Skeptics have wanted to see the data for years. If AGW is the threat that the alarmist have been saying, then the data should speak for itself. Only then, can we all agree on a course of action to take. Much to the chagrin to the alarmist side of the debate, there is no "consensus." The debate is far from "over." These series of email show how some reportedly "reputable" scientists have been doing not so scientific things to the data. They have been hiding data, messaging data, threatening journals not to publish contrarian views and much much more. Here are some of the highlights:
  • From Michael E. Mann (withholding of information / data):
Dear Phil and Gabi,I’ve attached a cleaned-up and commented version of the matlab code that I wrote for doing the Mann and Jones (2003) composites. I did this knowing that Phil and I are likely to have to respond to more crap criticisms from the idiots in the near future, so best to clean up the code and provide to some of my close colleagues in case they want to test it, etc. Please feel free to use this code for your own internal purposes, but don’t pass it along where it may get into the hands of the wrong people.
  • From Nick McKay (modifying data):
The Korttajarvi record was oriented in the reconstruction in the way that McIntyre said. I took a look at the original reference – the temperature proxy we looked at is x-ray density, which the author interprets to be inversely related to temperature. We had higher values as warmer in the reconstruction, so it looks to me like we got it wrong, unless we decided to reinterpret the record which I don’t remember. Darrell, does this sound right to you?
  • From Kevin Trenberth (failure of computer models):
The fact is that we can’t account for the lack of warming at the moment and it is a travesty that we can’t. The CERES data published in the August BAMS 09 supplement on 2008 shows there should be even more warming: but the data are surely wrong. Our observing system is inadequate.
  • From Michael Mann (truth doesn't matter):
Perhaps we'll do a simple update to the Yamal post, e.g. linking Keith/s new page--Gavin t? As to the issues of robustness, particularly w.r.t. inclusion of the Yamal series, we actually emphasized that (including the Osborn and Briffa '06 sensitivity test) in our original post! As we all know, this isn't about truth at all, its about plausibly deniable accusations.
  • From Phil Jones (withholding of data):
The skeptics seem to be building up a head of steam here! ... The IPCC comes in for a lot of stick. Leave it to you to delete as appropriate! Cheers Phil
PS I’m getting hassled by a couple of people to release the CRU station temperature data. Don’t any of you three tell anybody that the UK has a Freedom of Information Act!
  • From Phil Jones (fudging the data to fit the model)
Once Tim’s got a diagram here we’ll send that either later today or first thing tomorrow. I’ve just completed Mike’s Nature trick of adding in the real temps to each series for the last 20 years (ie from 1981 onwards) amd [sic] from1961 for Keith’s to hide the decline. Mike’s series got the annual land and marine values while the other two got April-Sept for NH land N of 20N. The latter two are real for 1999, while the estimate for 1999 for NH combined is +0.44C wrt 61-90. The Global estimate for 1999 with data through Oct is +0.35C cf. 0.57 for 1998.
  • From Michael E. Mann (using a website to control the message, hide dissent):
Anyway, I wanted you guys to know that you’re free to use RC [RealClimate.org - A supposed neutral climate change website] Rein any way you think would be helpful. Gavin and I are going to be careful about what comments we screen through, and we’ll be very careful to answer any questions that come up to any extent we can. On the other hand, you might want to visit the thread and post replies yourself. We can hold comments up in the queue and contact you about whether or not you think they should be screened through or not, and if so, any comments you’d like us to include.

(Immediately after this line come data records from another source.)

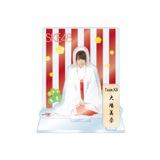 SKE48 2016年1月度個別グッズ「アクリルスタンド 巫女ver.」 大場美奈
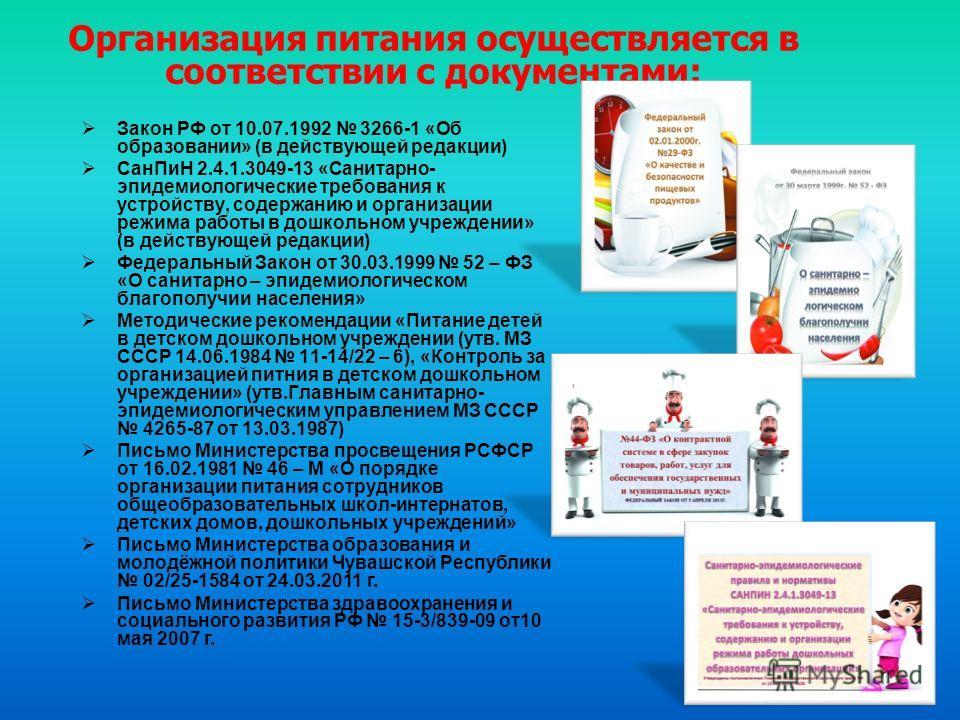 Закон Об Образовании 2014 Презентация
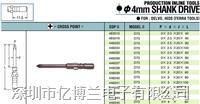 D73 0*3*20*100日本威威vessel电批咀起子头螺丝刀头  D73 0*3*20*100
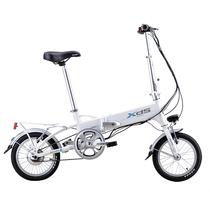 喜德盛  先行者3 电动自行车 折叠电动车 36V锂电池 14寸超轻迷你代驾车 电动车 白色产品图片主图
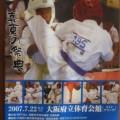Photos: 全日本ジュニア空手道選手権大会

What does this all mean? Well for one, this means that, as said above, the debate is far from "over." Anyone that used that excuse in the first place, has no notion of what science really is. Science is not about fudging the data. Science is not about withholding data. Science is not about disregarding the data if it doesn't fit the model.

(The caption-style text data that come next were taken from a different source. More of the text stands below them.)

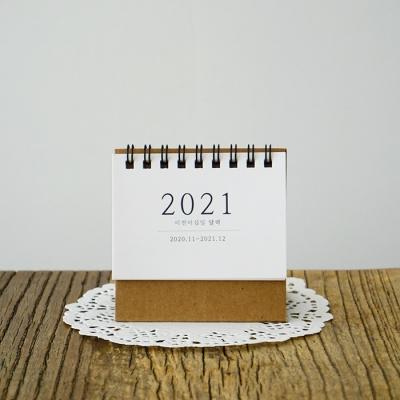 2021 이천이십일 캘린더 XS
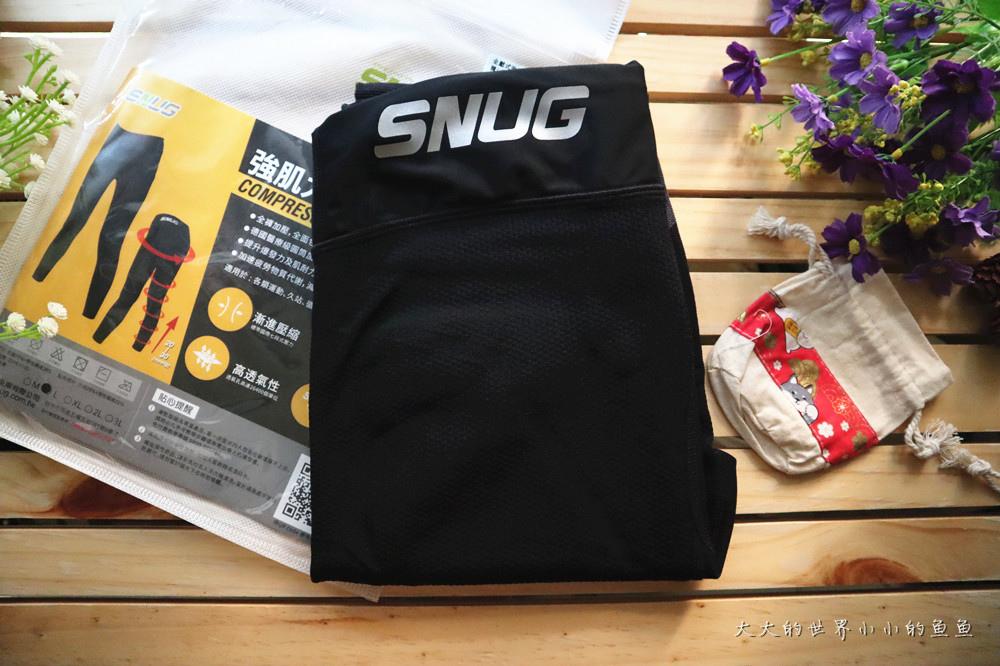 Snug推薦 斯傑利評價2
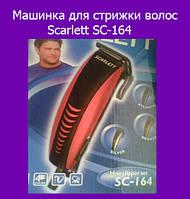 Машинка для стрижки волос Scarlett SC-164!Опт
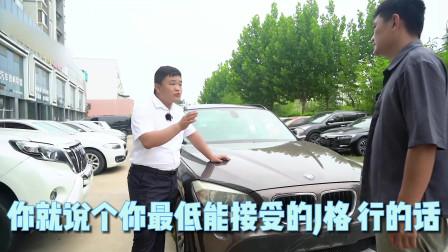 客户来卖一台低价的宝马,小刘觉得不错,没想到最后...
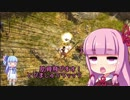 【TitanQuest】茜のタイタンクエスト その2【VOICEROID実況】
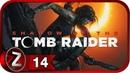 Shadow of the Tomb Raider Прохождение на русском 14 Испанский галеон FullHD PC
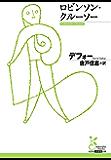 ロビンソン・クルーソー (光文社古典新訳文庫)
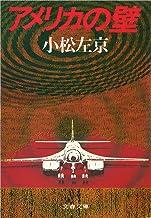 表紙: アメリカの壁 (文春文庫) | 小松 左京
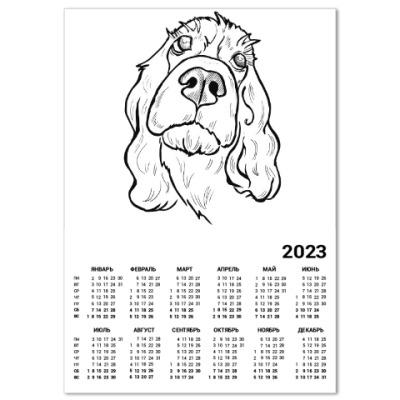 Календарь мечтательный спаниэль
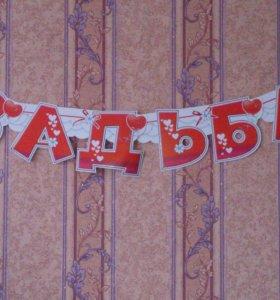 Бумажная гирлянда для украшения свадебного зала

Science is above all else about skepticism. Skepticism is the core of scientific progress. It's about rejecting the consensus view and looking for new answers to old questions and in the process coming up with new questions that need answering. The word skeptic comes from the Latin; 1) to analyze 2) to think through thoughtfully. That's what science is!

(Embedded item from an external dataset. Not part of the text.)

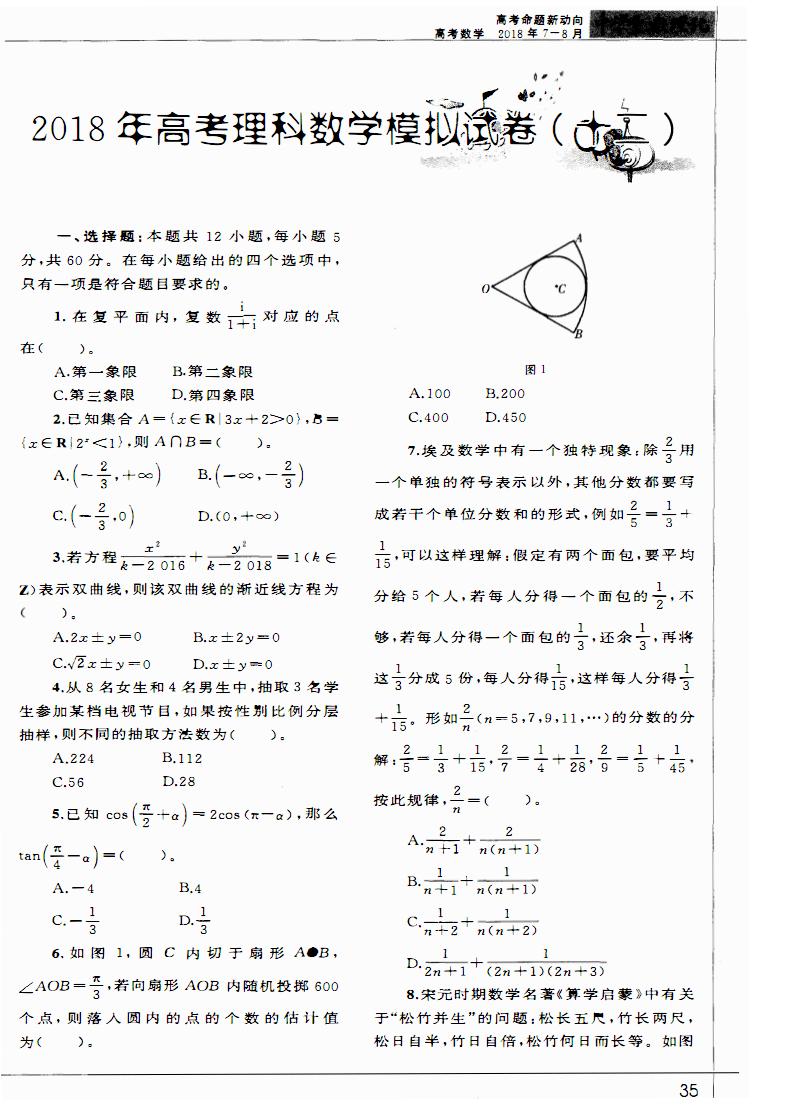 高考理科数学模拟试卷十二.pdf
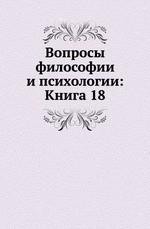 Вопросы философии и психологии: Книга 18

This scandal also means that science is not above the political. Hiding, evading and trying to control the message are all elements of the political, not the scientific realm. The AGW skeptics have been trying to show how politicized the debate has become for years. The emails, going back to 2000, show how Jones has been trying to control the message and stifle debate. It can't be stressed enough, that is not science. While Jones and the rest at Hadley have PHds, what they did crosses a very fine line. One could say they should take an ethics class, but just as in the political realm, ethics is very subjective. Even Jones' response seems like a political response, "it was taken out of context." How many times have we heard a politician say the exact same thing.

The AGW alarmist crowd is in full CYA (Cover Your Ass) mode as can be seen at realclimate.org. The cries of how it's "just interoffice emails so please don't pay attention" might reassure some, but it smells of a con job to me. There are emails talking about deleting data that might come under a British FOIA request, that doesn't seem to strike me as just "run of the mill" interoffice mail. Sorry alarmists, your going to have to come up with better. Now I fully admit some of the emails might actually be "out of context." We only have a small sample and the only way to put everything in the proper context would be to release everything; emails, memos, data, reports...everything to the public. Ha, I'll be holding my breath for that one.

While most of the skeptic crowd is jumping on the band wagon, I think people are missing how this fundamentally destroys the reputation of that data we have and are going to use in the future. (Sorry alarmist, but even Jones said the emails were authentic.) The James Hansen affair already shook my confidence in the GISS data. No matter how much NASA might say that the current data is the "true" measure, my confidence in their credibility is gone. Indeed the credibility of all the data is now suspect in my eyes. Once you have "reputable" scientists talking about hiding and deleting data, no amount of spin is going to make me forget that sin.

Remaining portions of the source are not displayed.